___ Data records ___

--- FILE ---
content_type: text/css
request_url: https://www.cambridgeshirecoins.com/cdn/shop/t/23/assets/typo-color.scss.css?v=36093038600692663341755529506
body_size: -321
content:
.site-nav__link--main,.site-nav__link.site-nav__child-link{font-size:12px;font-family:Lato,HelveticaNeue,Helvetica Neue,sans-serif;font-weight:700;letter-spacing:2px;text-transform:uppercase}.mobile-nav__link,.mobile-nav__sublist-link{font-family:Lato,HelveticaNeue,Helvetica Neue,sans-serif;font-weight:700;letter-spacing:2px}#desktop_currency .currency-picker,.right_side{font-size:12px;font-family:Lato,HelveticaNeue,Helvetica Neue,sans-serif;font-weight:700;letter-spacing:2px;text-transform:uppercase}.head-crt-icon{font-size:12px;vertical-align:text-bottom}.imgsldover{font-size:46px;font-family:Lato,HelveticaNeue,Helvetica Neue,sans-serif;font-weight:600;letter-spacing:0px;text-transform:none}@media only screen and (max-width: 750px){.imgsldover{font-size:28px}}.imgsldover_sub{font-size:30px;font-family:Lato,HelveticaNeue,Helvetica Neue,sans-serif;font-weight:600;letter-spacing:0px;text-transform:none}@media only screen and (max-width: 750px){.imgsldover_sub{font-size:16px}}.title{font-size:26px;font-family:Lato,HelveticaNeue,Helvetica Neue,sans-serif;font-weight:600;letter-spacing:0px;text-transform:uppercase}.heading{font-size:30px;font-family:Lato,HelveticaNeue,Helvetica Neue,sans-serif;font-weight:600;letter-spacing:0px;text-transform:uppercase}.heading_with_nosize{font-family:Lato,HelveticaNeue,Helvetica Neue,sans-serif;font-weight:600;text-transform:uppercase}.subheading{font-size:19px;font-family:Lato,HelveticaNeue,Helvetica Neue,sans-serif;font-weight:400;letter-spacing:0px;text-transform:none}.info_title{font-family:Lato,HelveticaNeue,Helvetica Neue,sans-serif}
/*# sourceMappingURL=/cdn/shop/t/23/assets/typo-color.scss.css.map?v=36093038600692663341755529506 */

___

Here the goal is to repeat each entry exactly.

--- FILE ---
content_type: text/css
request_url: https://www.cambridgeshirecoins.com/cdn/shop/t/23/assets/typo-color.scss.css?v=36093038600692663341755529506
body_size: -321
content:
.site-nav__link--main,.site-nav__link.site-nav__child-link{font-size:12px;font-family:Lato,HelveticaNeue,Helvetica Neue,sans-serif;font-weight:700;letter-spacing:2px;text-transform:uppercase}.mobile-nav__link,.mobile-nav__sublist-link{font-family:Lato,HelveticaNeue,Helvetica Neue,sans-serif;font-weight:700;letter-spacing:2px}#desktop_currency .currency-picker,.right_side{font-size:12px;font-family:Lato,HelveticaNeue,Helvetica Neue,sans-serif;font-weight:700;letter-spacing:2px;text-transform:uppercase}.head-crt-icon{font-size:12px;vertical-align:text-bottom}.imgsldover{font-size:46px;font-family:Lato,HelveticaNeue,Helvetica Neue,sans-serif;font-weight:600;letter-spacing:0px;text-transform:none}@media only screen and (max-width: 750px){.imgsldover{font-size:28px}}.imgsldover_sub{font-size:30px;font-family:Lato,HelveticaNeue,Helvetica Neue,sans-serif;font-weight:600;letter-spacing:0px;text-transform:none}@media only screen and (max-width: 750px){.imgsldover_sub{font-size:16px}}.title{font-size:26px;font-family:Lato,HelveticaNeue,Helvetica Neue,sans-serif;font-weight:600;letter-spacing:0px;text-transform:uppercase}.heading{font-size:30px;font-family:Lato,HelveticaNeue,Helvetica Neue,sans-serif;font-weight:600;letter-spacing:0px;text-transform:uppercase}.heading_with_nosize{font-family:Lato,HelveticaNeue,Helvetica Neue,sans-serif;font-weight:600;text-transform:uppercase}.subheading{font-size:19px;font-family:Lato,HelveticaNeue,Helvetica Neue,sans-serif;font-weight:400;letter-spacing:0px;text-transform:none}.info_title{font-family:Lato,HelveticaNeue,Helvetica Neue,sans-serif}
/*# sourceMappingURL=/cdn/shop/t/23/assets/typo-color.scss.css.map?v=36093038600692663341755529506 */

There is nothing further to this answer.